7.Are activations long enough to record sensitive audio from the environment? Yes, we have found several cases of long activations. Echo Dot 2nd Generation and Invoke devices have the longest activations (20-43 seconds). For the Homepod and the majority of Echo devices, more than half of the activations last 6 seconds or more.
8.What kind of non-wake words consistently cause long activations? We found several patterns for non-wake words causing activations that are 5 seconds or longer.
For instance, with the Google Home Mini, these activations commonly occurred when the dialogue included words rhyming with “hey” (such as letter “A” or “They”) followed by something that starts with hard “G”, or that contains “ol” such as “cold and told”. Examples include “A-P girl”, “Okay, and what”, “I can work”, “What kind of”, “Okay, but not”, “I can spare”, “I don’t like the cold”.

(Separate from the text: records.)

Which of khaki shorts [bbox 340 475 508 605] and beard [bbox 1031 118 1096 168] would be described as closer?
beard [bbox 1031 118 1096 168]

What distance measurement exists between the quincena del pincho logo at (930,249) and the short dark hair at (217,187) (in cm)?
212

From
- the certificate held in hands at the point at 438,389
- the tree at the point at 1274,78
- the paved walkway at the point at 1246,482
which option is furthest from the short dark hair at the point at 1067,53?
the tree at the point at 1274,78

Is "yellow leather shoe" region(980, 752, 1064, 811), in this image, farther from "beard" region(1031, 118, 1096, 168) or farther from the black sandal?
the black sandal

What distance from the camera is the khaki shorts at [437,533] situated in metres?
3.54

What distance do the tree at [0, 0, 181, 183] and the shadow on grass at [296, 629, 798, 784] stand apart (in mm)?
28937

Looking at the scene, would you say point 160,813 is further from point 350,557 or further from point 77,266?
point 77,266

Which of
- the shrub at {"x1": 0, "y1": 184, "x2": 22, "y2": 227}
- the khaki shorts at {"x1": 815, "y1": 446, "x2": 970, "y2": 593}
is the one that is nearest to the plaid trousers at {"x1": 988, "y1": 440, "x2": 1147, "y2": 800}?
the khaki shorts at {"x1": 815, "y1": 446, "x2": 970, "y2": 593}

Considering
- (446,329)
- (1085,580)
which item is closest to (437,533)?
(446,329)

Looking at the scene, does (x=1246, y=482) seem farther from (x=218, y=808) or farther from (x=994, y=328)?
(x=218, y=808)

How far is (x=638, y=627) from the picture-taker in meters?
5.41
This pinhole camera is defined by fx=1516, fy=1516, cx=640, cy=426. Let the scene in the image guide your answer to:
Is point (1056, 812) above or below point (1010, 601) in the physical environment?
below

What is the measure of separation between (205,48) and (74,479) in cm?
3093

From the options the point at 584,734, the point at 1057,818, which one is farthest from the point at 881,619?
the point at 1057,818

For the Apple Homepod, activations occurred with words rhyming with Hi or Hey, followed by something that starts with S+vowel, or when a word includes a syllable that rhymes with “ri” in Siri. Examples include “He clearly”, “They very”, “Hey sorry”, “Okay, Yeah”, “And seriously”, “Hi Mrs”, “Faith’s funeral”, “Historians”, “I see”, “I’m sorry”, “They say”.
For Amazon devices, we found activations with words that contain “k” and sound similar to “Alexa,” such as “exclamation”, “Kevin’s car”, “congresswoman”. When using the “Echo” wake word, we saw activations from words containing a vowel plus “k” or “g” sounds. Examples include “pickle”, “that cool”, “back to”, “a ghost”. When using the “Computer” wake up word, we saw activations from words containing “co” or “go” followed by a nasal sound, such as “cotton”, “got my GED”, “cash transfers”. Finally, when using the “Amazon” wake word, we saw activations from words containing combinations of “I’m” / “my” or “az”. Examples include: “I’m saying”, “my pants on”, “I was on”, “he wasn’t”.
For Invoke (powered by Cortana), we found activations with words starting with “co”, such as “Colorado”, “consider”, “coming up”.
More to Be Done and Tested
In other words: No smart speaker was found to be consistently recording conversations. The devices would typically record at least the next six seconds of conversation, though some assistants record more. In further research, the team wants to investigate how much of this data is being sent to the cloud, whether these accidental recordings are reported accurately, and whether there are any other factors at play. Keep an eye out for this research team.